Tiga pertanyaan yang akan selalu
muncul setelah aku selesai menulis catatan harianku mengenai permenunganku atas
hidup ini. Pertanyaan yang sampai saat ini tidak pernah bisa aku jawab, atau
mungkin memang sedang tidak ingin aku jawab. Entahlah, aku merasa menjadi
manusia yang berbeda dengan orang-orang disekitarku. Berbicara soal normal
hingga bosan, kebebasan yang tidak pernah bisa keluar dari batasnya dan
peperangan berdarah mengenai kebenaran. Tiga hal yang selalu berputar di
kepalaku, memaksaku untuk berpikir dan menghasilkan sebuah tulisan yang
sebenarnya aku tidak tau, untuk apa aku menulis? Semakin hari, aku merasa tidak
sanggup menerima segala realita kehidupan ini. Kompleksitasnya semakin
menghimpitku ke ruang tak terbatas, semakin terhimpit semakin menjadi sempit.

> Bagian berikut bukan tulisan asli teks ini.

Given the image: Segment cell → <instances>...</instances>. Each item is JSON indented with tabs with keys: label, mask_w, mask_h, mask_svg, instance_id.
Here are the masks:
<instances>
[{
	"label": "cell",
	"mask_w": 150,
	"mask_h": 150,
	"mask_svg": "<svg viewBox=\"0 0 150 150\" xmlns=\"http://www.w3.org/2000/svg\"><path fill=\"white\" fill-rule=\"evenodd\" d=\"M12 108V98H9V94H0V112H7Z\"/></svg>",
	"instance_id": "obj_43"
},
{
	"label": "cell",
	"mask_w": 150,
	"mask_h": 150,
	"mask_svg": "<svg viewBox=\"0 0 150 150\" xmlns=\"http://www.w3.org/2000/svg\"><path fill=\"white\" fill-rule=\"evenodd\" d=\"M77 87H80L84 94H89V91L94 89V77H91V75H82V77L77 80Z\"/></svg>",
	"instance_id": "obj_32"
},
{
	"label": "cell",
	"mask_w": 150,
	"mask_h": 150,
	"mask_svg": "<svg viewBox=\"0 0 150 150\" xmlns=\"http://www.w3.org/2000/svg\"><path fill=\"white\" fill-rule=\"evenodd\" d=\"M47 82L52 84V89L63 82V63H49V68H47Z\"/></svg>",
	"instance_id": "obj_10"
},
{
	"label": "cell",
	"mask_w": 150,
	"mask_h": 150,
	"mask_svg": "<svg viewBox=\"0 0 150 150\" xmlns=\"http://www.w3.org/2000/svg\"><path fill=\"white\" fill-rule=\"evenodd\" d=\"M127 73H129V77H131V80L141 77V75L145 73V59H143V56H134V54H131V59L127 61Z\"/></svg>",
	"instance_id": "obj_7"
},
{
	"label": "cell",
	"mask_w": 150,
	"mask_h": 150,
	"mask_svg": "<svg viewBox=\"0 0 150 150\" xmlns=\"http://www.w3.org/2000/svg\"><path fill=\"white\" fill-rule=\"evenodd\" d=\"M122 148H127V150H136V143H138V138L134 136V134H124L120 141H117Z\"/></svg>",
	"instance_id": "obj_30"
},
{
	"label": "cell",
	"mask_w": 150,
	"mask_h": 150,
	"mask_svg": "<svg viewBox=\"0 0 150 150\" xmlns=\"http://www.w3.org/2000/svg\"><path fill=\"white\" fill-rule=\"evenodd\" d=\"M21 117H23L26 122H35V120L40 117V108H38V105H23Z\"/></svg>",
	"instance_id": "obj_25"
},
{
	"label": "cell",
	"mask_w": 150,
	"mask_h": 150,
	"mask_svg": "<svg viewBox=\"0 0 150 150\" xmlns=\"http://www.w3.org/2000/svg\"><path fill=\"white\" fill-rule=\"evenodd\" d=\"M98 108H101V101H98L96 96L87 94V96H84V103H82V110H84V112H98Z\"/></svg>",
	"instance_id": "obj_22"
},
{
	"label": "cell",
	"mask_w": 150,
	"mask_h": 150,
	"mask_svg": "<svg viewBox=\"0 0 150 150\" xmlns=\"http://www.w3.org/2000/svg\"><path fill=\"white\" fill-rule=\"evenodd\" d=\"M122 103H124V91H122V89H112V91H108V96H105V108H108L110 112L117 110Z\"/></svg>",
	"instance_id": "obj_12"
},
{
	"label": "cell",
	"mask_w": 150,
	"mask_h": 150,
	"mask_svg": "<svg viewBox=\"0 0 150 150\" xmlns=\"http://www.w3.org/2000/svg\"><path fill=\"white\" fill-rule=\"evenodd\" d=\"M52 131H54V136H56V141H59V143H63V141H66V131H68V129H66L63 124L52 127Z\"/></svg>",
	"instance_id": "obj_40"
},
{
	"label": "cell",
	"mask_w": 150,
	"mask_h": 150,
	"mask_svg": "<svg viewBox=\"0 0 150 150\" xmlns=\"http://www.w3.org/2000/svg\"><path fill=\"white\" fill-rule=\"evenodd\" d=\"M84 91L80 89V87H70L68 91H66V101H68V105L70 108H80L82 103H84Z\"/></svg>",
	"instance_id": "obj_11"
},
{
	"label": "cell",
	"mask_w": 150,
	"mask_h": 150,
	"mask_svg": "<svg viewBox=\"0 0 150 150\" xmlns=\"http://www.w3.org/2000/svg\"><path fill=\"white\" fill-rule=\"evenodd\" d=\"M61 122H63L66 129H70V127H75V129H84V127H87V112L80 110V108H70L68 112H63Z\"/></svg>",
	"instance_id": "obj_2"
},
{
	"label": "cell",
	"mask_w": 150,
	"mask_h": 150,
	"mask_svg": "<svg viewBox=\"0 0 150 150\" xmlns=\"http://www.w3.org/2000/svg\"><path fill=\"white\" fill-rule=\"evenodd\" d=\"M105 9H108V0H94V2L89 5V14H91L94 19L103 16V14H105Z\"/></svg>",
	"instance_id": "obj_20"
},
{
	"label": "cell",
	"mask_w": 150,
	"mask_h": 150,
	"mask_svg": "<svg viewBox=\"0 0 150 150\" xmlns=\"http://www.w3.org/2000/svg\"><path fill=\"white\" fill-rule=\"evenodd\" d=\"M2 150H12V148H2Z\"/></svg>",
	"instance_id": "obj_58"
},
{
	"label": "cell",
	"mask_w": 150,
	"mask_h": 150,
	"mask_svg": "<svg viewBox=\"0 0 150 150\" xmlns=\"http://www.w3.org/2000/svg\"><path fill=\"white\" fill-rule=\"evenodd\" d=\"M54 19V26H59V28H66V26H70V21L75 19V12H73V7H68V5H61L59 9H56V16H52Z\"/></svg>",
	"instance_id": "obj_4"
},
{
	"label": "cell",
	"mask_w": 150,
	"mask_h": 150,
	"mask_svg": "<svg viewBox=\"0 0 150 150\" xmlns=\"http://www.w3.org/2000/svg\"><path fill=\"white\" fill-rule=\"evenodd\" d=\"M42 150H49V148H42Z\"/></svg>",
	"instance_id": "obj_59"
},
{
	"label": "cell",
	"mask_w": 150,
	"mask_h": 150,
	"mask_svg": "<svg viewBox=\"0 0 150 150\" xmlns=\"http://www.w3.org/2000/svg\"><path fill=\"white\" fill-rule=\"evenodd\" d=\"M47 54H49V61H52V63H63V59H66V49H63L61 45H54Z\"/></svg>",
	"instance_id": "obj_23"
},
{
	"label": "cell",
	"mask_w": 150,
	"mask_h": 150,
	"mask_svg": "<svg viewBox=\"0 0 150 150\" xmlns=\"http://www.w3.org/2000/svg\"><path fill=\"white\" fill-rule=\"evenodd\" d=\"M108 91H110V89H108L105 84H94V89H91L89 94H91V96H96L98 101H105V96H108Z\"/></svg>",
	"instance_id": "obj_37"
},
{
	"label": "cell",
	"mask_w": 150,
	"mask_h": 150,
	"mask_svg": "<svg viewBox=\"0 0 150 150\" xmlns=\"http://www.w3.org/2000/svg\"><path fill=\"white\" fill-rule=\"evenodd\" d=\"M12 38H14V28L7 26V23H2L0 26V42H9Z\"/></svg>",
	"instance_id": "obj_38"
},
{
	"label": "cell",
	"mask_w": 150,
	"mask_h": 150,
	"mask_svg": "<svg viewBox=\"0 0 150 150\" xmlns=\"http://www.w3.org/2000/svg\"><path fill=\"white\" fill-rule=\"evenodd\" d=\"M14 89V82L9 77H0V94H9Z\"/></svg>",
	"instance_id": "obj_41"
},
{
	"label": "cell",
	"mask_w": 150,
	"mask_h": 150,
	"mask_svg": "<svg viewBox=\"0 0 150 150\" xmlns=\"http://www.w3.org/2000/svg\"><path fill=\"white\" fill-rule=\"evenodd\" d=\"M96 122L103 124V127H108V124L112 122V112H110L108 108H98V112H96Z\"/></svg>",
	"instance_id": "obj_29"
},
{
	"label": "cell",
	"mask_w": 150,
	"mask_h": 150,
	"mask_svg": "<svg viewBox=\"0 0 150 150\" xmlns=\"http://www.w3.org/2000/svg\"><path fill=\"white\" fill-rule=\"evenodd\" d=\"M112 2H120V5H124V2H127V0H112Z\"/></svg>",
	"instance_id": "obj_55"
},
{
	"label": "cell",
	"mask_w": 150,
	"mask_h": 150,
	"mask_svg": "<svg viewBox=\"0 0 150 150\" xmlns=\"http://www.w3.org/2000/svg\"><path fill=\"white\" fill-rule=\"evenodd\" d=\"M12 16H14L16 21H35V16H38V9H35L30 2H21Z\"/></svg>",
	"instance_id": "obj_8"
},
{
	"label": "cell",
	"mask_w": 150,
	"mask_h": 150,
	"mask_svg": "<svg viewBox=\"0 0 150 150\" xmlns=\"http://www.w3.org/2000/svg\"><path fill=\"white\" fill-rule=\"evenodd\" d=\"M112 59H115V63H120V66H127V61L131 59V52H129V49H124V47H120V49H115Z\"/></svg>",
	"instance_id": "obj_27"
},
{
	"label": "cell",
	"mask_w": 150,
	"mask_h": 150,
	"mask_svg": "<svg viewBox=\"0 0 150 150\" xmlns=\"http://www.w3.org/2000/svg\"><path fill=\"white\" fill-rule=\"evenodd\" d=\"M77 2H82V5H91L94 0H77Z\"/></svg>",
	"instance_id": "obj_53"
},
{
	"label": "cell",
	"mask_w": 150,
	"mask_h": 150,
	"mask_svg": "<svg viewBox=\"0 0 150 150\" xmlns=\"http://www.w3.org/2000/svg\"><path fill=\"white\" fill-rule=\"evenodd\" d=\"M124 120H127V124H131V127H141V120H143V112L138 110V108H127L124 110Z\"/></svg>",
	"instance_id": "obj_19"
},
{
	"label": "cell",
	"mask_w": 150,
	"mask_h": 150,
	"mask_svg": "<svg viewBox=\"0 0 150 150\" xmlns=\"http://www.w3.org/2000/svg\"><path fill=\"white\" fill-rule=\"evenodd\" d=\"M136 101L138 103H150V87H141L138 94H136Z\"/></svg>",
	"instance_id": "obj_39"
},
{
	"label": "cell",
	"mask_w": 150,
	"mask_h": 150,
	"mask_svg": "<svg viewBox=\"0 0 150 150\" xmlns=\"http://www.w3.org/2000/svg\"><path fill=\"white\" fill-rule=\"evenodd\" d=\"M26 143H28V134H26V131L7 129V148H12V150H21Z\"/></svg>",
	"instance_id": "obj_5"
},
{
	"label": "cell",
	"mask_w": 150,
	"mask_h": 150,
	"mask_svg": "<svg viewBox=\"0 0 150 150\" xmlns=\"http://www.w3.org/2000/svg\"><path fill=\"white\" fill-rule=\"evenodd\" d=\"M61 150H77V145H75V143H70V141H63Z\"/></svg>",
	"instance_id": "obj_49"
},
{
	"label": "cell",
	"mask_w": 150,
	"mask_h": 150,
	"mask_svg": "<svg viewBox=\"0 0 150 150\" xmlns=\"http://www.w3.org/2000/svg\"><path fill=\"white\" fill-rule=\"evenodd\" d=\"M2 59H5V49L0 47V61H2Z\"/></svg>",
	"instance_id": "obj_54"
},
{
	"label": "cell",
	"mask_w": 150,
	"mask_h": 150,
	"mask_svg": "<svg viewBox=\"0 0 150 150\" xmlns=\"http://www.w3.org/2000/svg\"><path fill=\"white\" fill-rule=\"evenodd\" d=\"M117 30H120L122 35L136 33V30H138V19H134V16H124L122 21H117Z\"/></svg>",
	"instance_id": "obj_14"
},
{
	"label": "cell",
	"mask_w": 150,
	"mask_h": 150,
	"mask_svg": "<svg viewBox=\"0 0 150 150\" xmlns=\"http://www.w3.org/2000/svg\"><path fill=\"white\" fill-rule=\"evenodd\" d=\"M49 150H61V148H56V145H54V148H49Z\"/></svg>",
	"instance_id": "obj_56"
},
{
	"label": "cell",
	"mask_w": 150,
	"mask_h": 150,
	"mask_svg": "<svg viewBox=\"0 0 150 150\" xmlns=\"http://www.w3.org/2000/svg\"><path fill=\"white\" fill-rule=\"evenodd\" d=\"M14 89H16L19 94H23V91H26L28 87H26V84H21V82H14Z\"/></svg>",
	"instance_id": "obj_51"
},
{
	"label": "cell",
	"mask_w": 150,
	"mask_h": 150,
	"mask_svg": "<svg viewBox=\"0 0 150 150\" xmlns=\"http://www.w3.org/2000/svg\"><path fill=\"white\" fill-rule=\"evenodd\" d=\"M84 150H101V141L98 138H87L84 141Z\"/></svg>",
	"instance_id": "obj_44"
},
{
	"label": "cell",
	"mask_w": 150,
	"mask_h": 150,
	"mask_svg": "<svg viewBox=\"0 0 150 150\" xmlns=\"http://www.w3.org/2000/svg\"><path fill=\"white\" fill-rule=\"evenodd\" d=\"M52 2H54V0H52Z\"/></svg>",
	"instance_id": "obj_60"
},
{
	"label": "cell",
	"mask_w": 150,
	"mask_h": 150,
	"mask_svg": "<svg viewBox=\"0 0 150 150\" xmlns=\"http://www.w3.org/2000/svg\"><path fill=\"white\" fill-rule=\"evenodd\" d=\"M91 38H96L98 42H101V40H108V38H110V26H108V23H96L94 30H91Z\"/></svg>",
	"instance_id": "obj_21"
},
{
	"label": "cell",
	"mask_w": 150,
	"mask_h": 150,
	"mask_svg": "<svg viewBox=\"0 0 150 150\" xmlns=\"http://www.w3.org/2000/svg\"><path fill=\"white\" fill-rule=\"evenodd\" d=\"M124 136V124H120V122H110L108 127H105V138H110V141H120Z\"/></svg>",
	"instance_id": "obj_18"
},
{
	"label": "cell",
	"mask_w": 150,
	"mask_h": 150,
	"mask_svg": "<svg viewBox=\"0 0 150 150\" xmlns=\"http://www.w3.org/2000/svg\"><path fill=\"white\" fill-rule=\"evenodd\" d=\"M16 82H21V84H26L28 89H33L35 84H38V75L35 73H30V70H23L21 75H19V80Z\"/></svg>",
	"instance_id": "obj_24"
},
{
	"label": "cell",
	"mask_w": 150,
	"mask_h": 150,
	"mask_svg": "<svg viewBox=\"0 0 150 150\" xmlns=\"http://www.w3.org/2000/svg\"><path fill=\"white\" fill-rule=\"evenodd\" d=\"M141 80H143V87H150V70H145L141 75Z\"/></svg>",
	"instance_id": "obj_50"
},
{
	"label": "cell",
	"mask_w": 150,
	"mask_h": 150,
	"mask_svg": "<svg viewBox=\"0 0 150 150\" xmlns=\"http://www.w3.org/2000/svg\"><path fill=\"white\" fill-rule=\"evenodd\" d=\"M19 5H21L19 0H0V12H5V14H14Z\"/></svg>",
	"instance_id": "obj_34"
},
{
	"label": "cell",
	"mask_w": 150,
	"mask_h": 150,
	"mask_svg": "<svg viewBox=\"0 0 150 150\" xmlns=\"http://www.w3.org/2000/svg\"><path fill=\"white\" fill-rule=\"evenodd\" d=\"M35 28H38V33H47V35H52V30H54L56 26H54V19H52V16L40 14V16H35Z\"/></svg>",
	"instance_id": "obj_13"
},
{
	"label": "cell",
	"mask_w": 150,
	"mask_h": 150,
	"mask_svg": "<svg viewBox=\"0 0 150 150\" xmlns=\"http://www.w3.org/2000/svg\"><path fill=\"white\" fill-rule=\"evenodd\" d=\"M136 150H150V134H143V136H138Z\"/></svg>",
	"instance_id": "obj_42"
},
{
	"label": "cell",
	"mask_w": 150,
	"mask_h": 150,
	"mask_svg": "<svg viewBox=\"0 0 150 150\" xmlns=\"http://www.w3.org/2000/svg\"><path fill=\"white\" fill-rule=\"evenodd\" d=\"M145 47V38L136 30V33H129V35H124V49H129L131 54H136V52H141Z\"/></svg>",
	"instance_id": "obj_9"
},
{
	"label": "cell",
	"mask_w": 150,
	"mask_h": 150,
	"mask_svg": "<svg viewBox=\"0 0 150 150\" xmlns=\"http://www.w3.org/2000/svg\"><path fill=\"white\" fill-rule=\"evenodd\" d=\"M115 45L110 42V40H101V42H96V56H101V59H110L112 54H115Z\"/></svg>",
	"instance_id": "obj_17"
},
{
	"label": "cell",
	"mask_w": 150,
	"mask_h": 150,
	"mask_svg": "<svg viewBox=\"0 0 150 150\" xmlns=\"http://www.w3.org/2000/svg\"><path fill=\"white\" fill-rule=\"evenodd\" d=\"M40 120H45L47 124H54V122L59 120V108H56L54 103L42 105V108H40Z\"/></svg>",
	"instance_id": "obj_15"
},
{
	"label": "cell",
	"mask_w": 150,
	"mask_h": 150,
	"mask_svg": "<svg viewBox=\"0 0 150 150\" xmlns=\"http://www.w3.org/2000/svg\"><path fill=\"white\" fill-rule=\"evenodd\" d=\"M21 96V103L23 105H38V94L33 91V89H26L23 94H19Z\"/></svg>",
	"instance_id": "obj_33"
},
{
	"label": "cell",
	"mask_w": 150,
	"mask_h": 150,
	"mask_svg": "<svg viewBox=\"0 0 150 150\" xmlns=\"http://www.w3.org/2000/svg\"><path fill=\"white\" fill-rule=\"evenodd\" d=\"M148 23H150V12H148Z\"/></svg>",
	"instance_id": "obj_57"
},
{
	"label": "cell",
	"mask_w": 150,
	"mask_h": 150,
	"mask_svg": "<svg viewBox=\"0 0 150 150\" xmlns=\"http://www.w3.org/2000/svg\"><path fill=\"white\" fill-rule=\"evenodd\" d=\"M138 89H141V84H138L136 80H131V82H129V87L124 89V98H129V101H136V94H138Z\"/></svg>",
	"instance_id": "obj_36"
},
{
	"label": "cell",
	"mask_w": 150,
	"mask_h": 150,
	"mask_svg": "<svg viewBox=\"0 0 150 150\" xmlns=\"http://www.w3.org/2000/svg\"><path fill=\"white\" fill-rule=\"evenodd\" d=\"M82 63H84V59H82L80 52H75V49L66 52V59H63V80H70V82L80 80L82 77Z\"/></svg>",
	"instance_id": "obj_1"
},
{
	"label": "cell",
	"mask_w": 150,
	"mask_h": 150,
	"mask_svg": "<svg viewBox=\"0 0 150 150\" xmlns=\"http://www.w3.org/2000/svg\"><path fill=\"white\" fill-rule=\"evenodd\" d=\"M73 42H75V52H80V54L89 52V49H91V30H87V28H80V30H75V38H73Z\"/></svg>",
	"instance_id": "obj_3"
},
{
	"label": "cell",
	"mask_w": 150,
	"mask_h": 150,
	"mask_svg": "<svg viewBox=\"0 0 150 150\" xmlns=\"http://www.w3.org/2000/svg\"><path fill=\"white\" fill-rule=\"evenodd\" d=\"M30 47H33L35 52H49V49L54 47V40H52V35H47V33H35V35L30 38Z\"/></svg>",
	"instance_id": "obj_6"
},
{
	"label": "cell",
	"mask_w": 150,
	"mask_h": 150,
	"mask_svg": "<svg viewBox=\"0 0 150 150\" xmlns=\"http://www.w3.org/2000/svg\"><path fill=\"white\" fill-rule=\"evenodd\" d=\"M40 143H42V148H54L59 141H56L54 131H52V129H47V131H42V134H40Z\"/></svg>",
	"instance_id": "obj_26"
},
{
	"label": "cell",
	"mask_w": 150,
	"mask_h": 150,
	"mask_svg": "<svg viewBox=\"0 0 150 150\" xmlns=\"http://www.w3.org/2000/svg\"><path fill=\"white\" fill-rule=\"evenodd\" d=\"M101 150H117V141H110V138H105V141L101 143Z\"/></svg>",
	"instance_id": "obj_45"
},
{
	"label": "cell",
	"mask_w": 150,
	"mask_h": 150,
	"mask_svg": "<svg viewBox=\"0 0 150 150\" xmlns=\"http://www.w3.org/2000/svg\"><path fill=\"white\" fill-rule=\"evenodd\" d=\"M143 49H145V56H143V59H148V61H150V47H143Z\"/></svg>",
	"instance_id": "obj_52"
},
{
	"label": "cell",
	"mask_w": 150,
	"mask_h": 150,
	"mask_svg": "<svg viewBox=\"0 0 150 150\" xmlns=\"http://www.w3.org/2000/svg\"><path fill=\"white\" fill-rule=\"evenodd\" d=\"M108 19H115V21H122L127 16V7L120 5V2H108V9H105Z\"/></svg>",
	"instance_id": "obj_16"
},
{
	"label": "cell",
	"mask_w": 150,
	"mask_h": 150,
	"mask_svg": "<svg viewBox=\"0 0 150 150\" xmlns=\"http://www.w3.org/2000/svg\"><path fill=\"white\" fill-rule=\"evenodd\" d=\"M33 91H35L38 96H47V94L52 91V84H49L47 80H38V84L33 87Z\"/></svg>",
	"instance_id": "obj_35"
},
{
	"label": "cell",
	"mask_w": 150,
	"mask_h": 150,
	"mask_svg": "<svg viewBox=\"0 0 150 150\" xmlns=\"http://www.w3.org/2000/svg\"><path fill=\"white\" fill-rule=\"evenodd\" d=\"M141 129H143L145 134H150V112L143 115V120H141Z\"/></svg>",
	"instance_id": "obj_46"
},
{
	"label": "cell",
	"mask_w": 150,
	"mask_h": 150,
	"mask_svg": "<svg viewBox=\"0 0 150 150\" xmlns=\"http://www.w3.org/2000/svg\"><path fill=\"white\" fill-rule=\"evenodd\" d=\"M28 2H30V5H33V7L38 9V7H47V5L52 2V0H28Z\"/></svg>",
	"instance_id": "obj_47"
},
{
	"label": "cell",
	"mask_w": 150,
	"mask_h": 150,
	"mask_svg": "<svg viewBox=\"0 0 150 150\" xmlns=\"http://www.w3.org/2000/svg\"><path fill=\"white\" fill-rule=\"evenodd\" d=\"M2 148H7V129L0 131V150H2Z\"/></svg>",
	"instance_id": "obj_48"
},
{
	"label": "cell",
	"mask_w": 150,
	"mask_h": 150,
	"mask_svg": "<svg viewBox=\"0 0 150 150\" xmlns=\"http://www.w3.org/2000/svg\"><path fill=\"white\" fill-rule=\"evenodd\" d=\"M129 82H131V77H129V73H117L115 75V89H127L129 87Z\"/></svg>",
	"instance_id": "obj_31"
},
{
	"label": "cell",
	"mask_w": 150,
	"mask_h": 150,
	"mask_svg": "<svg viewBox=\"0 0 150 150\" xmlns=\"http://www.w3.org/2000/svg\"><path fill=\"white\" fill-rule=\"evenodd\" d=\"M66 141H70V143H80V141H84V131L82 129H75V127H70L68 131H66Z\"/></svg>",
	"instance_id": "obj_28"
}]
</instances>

Hingga batas yang aku cari sedari dulu hampir ke temukan, namun kembali semesta
selalu member sebuah permainan yang menyenangkan. Permainan tersebutlah yang
mencegah kompleksitas tersebut membantuku untuk menyentuh batas kehidupan ini,
benar-benar menarik.
Entahlah sampai kapan samudera
kehidupan ini akan ku arungi. Tidak seperti pelaut yang lain, aku selalu
diterpa badai kebingungan. Sepertinya aku terlalu sombong untuk tidak memakai
kompas dalam perjalanan panjang ini. Tapi aku percaya, di ujung laut sana juga
ada pelaut yang sepertiku, jadi itu tidak terlalu membuatku khawatir berpergian
di tengah luasnya samudera tanpa sebuah kompas sebagai penunjuk arah. Biarkan
saja mata angin membawaku, sesuka dia menghantarkanku kepada semesta. Cukup
sekian, aku tidak terlalu suka menulis panjang-panjang seperti para maestro
disana. Aku ini hanya seonggok daging yang bergentayangan dalam kemewaktuan,
jadi tidak ada yang perlu diharapkan dari manusia sepertiku.